Are the top drivers really the best?
I am on record in believing that the impact of team finances on baseball teams’ success is wildly overstated. I am increasingly coming to believe, though, that the effect of team finances on NASCAR drivers’ success may be much greater than acknowledged, to the point of dwarfing the impact of differences in drivers’ skills.
Start with a look at the driver standings more than halfway through the 2007 season: the top ten drivers come from only four teams, all of which field at least three cars in each race: Hendrick, RoushFenway, Childress, and Gibbs. Conversely, the highest-ranking single-car team is Robby Gordon, driving for himself and currently 26th in driver points. That alone seems like a strong piece of evidence that economies of scale in engineering, pit crew training, and other areas offset material differences in driver ability; can anyone claim with a straight face that 19th-ranked JJ Yeley is a better driver than Robby Gordon?
The remaining three-car teams are either right behind the rest (DEI boasts the 11th- and 12th-ranked drivers), or suffer from team-specific problems such as Waltrip’s qualifying issues and Ginn’s failure to secure primary sponsors for two of its three cars.
What’s more, the top-ten drivers have won 15 out of 19 races so far this season. Not shocking, since you’d expect people who win races to be high in the points standings. But look at the remaining races - all were won by drivers for teams with three or more cars as well. The trend is little better looking at top-five finishes; of 95 top-five places through 19 races, just 13 belong to drivers for teams with fewer than three cars. Perhaps this is just the acceleration of a trend that has been in place for some time; in the past 17 years, only twice - Alan Kulwicki in 1992 and Dale Jarrett in 1999 - was the Cup won by a driver for other than the four teams that currently own the top ten.

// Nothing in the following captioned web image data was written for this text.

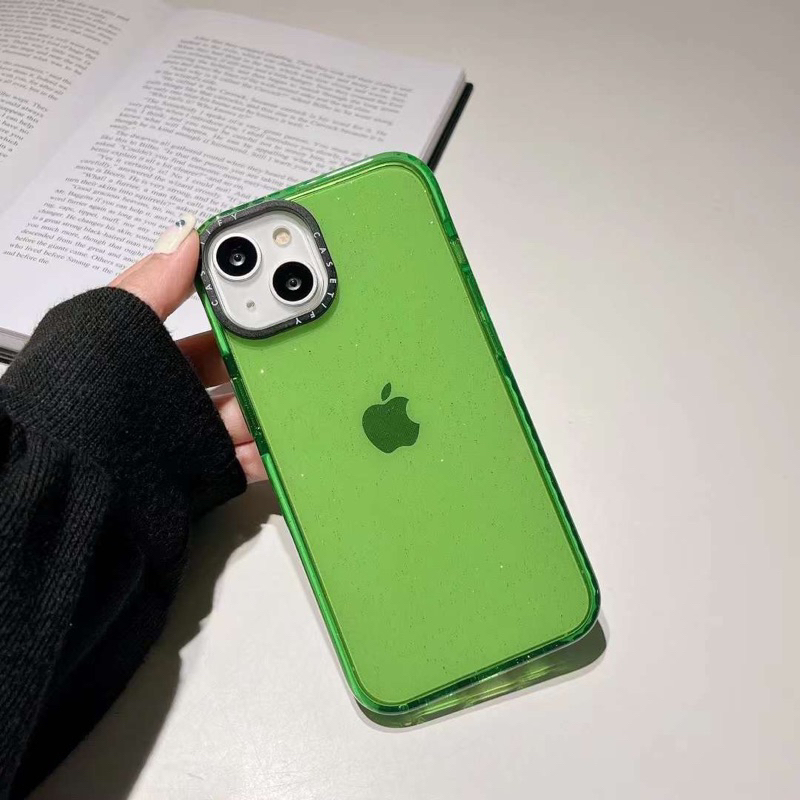 Casetify Semi Transparan Glitter Case Iphone 16 16Pro 16Plus 16Promax 15 15Pro 15Promax 14 Pro Max 14 Plus 14Pro 14 13ProMax 13Pro 13 12ProMax 12 11ProMax 11 Casing TPU antiknock
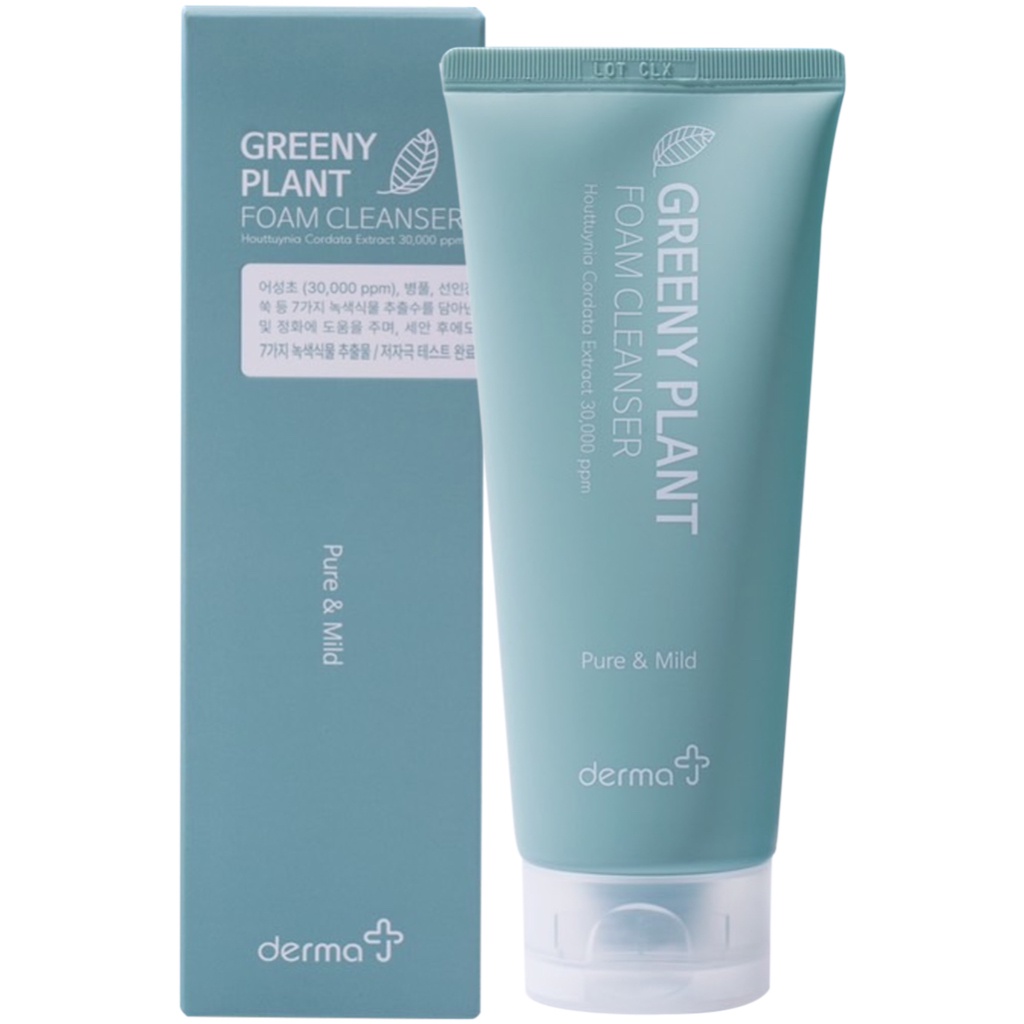 derma-j-greeny-plant-foam-cleanser-140ml-โฟมล้างหน้า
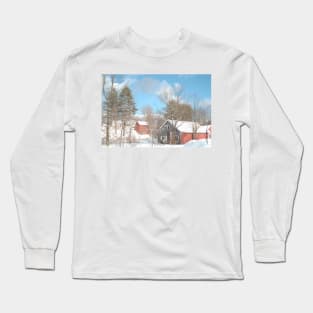 Snowy Winter Day Long Sleeve T-Shirt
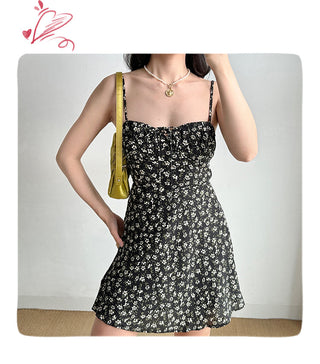 floral slip dress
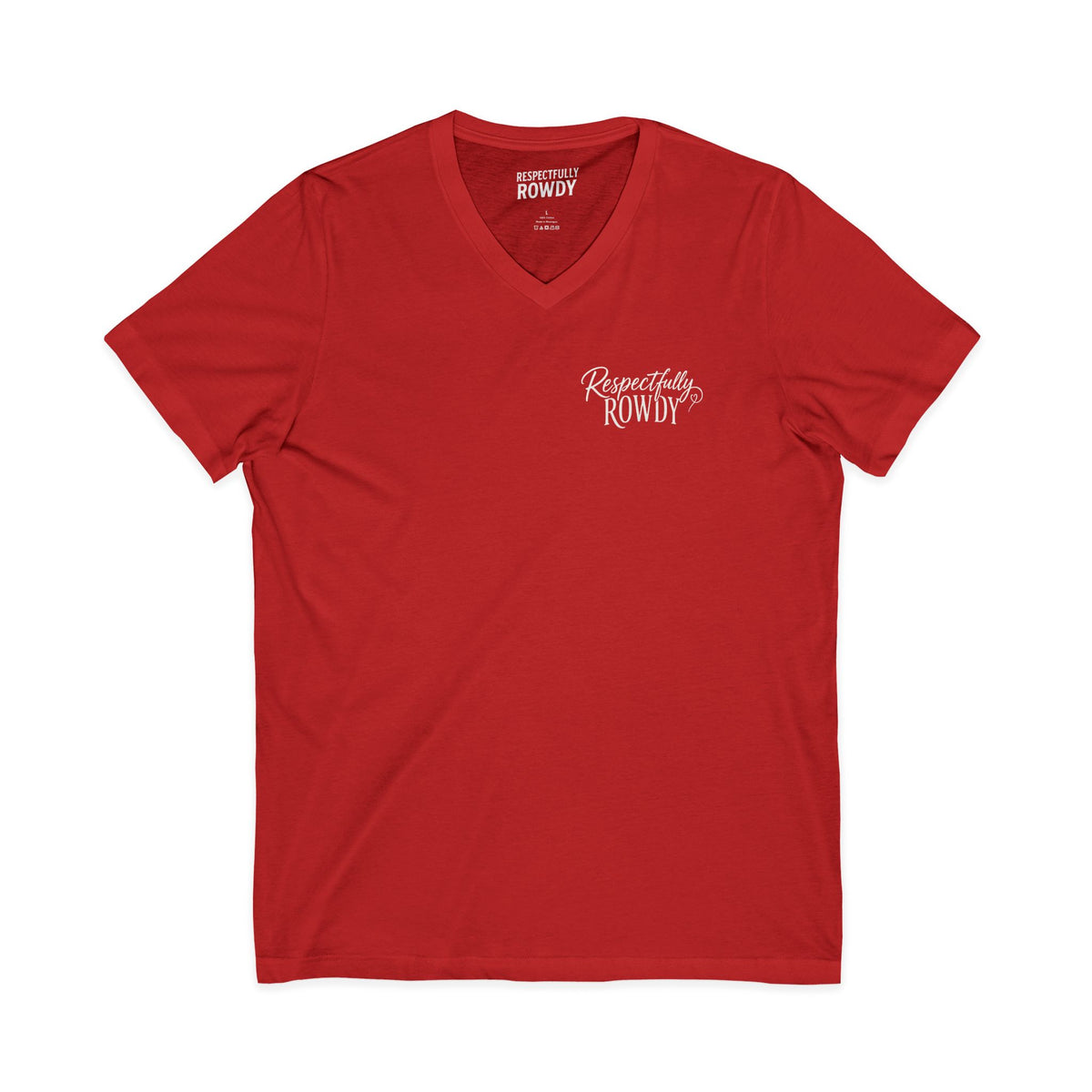 Respectfully Rowdy™ V-Neck Tee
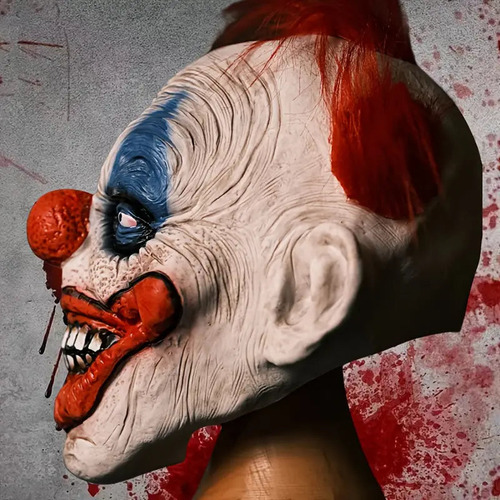 Broma Máscara De Payaso Funky Terror Hallowen Indigo72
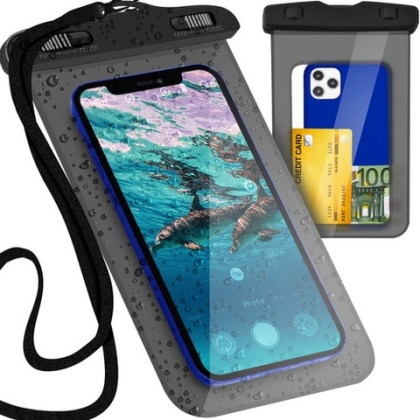 Waterproof Phone Case Black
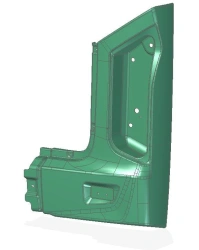 Right Rear Bumper Side Panel for LiAZ 6274 - 6274-2804018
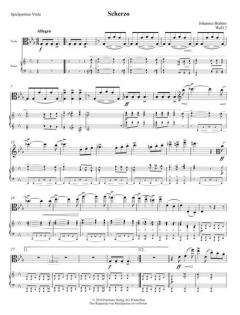 Scherzo aus der F-A-E-Sonate c-Moll WoO 2 von Johannes Brahms 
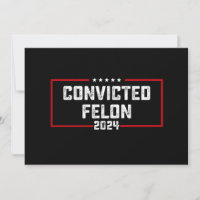 Estoy votando por el delincuente convicto Pro Trum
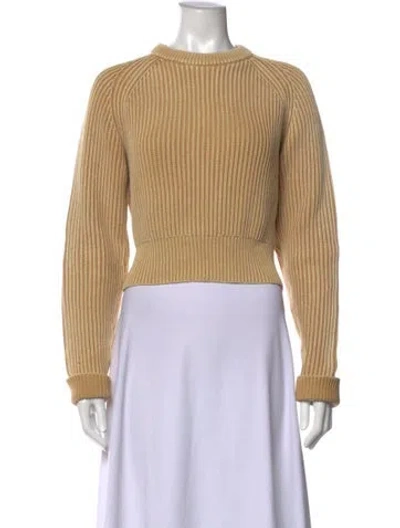 Pre-owned Kith Crew Neck Sweater In Neutrals
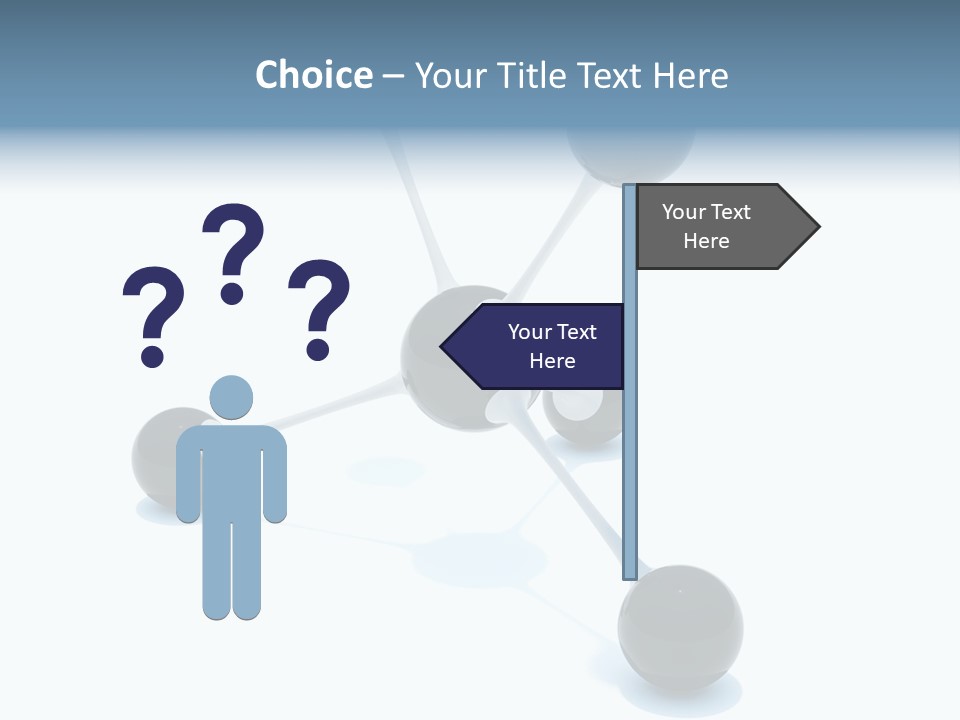 A Group Of Black Balls On A White Surface PowerPoint Template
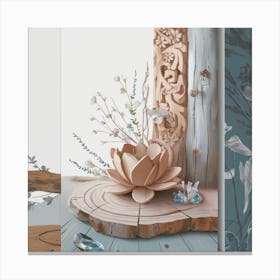 Lotus Flower 4 Canvas Print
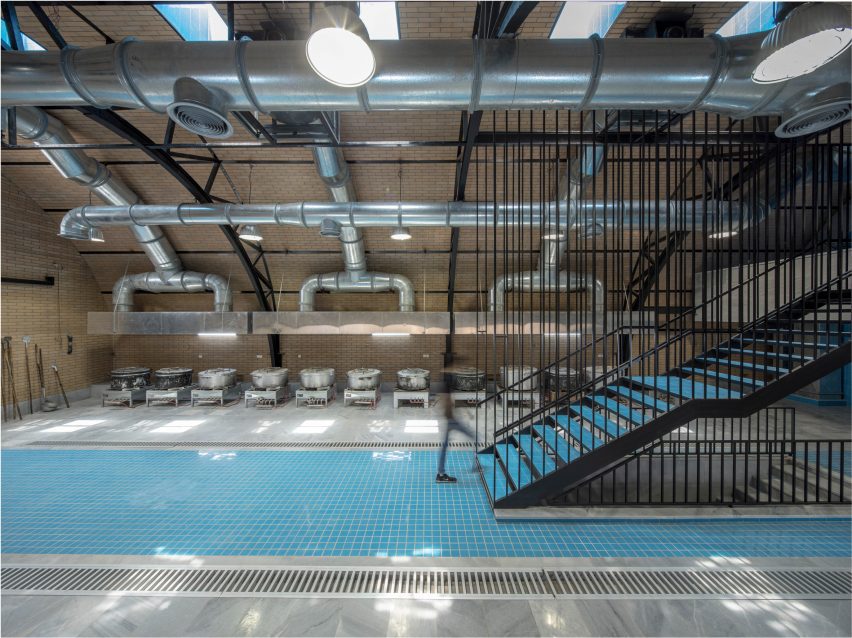Interior of a community kitchen by Song Architects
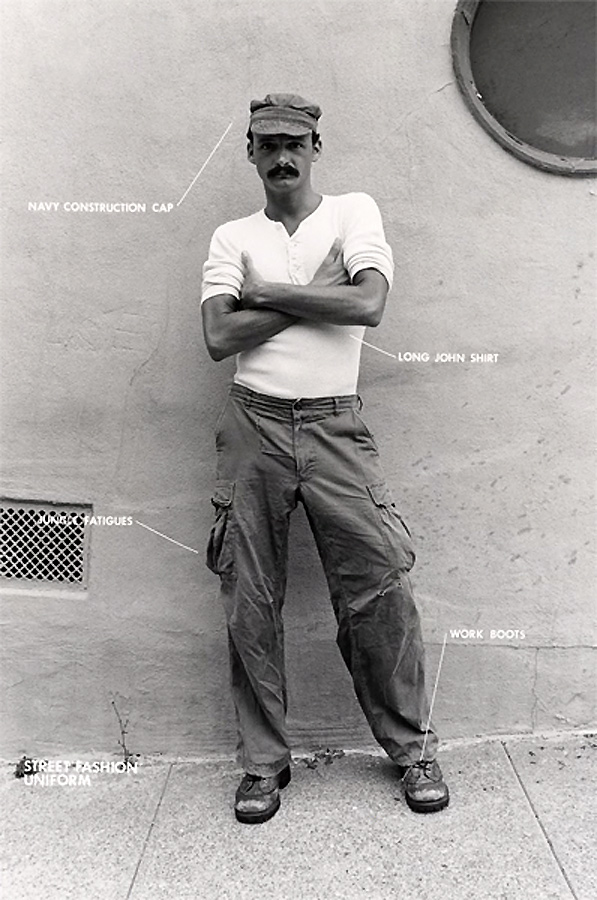 Hal Fischer (American, b. 1950) 'Street Fashion Uniform' 1977/2014 From 'Gay Semiotics' 1977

This also offers some insight into Junior’s decision to join Hendrick. If he wants maximize his chance to win a championship, his choices are limited to four teams. Roush already has too many teams (plus they drive Fords and he wanted to remain with Chevys). Driving for Childress would only put him further into his father’s shadow. So he really only had two teams to choose from.
The Car of Tomorrow was supposed to reduce the larger teams’ advantages by standardizing a lower-cost car. That may turn out to be the case in the long run, but so far Hendrick drivers have been even more dominant in COT races than in non-COT ones. I have to think that was a factor in the draconian penalties NASCAR hit Hendrick cars with for violations of non-existent specs.
In any event, if NASCAR fails to act the problem will likely grow more acute as larger teams grow more financially sophisticated. Jack Roush just sold half of his company to Fenway Sports Group for a fraction of its market value in an attempt to expand his team’s sponsorship opportunities. Ginn appears poised to merge with DEI, which would turn two underperforming three-car teams into an imposing four-car team. Evernham, the most successful team with only two cars, is nearing a deal to sell a stake to Montreal Canadiens owner George Gillett for the same strategic reasons that motivated the Roush-Fenway deal. The default future for the sport may be a bifurcated landscape, with a half-dozen teams with revenues of over $100 million competing for all the glory, and everyone else doing not much more than filling out the field.
July 30th, 2007 at 10:15 am
You address it in your initial paragraph, but I’m still extremely bemused that this concern comes directly from the mouth.. er, fingers of a Yankees fan.